- _QUOTED TEXT_
>>
Marion Clarke finds humour:

This is a breathtakingly beautiful haiku from Claire Everett showing a keen observation of nature and a hint of humour in the final line.

The description of light as having been ‘just-fledged’ delicately depicts the moment when the growing dawn becomes full daylight, and the use of ‘chips of wren song’ is an inspired choice, as this particular bird’s song is a series of short, clipped sounds. I also found light humour in the last line as there is the suggestion that the wren’s unseen notes fly (at up to 700 per minute) like woodchips from a log pile!

Greetings from Radhamani Sarma:

Dear readers,
Greetings! Despite my limited perspective of haiku knowledge, as writing haiku is somewhat new to me, I humbly take up this venture of commenting upon this haiku. Claire Everett has woven a beautiful haiku about the chirping of this small, beautiful bird. Like a three dimensional spectrum, the three lines consecutively show the images or different concepts–all related to the wren and its environment.

The wren raises the newborn chick and the song cautions other birds not to enter its roost while nesting. As regards the line “just-fledged light,” the poet has meticulously coined the term; the new born chick with still tender wings with which to fly, while the mother wren takes care of feeding the fledgling.
<<
- _WHAT TO DO_
Answer these questions from the haiku commentary:
(a) According to Marion Clarke, at what rate can the wren's unseen notes fly?
(b) How does Radhamani Sarma describe their own experience with writing haiku?
(c) According to Radhamani Sarma, what does the wren's song caution other birds not to do?

[Stored data entries]
>>
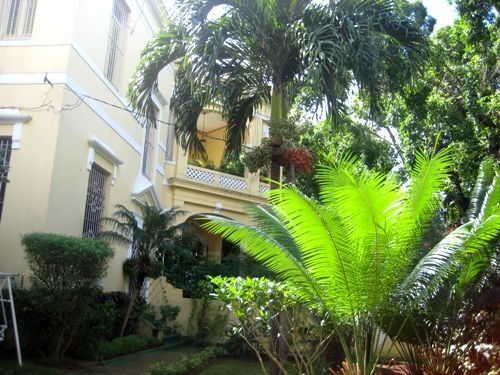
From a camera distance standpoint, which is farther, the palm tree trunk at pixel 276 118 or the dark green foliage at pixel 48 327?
the dark green foliage at pixel 48 327

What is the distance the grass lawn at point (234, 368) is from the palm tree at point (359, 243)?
4944 mm

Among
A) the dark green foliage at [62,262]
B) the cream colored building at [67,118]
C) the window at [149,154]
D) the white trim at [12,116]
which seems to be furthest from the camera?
the window at [149,154]

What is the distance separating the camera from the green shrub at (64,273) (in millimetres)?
<<
- _IN RESPONSE_
(a) Up to 700 per minute.
(b) Writing haiku is somewhat new to them.
(c) Not to enter its roost while nesting.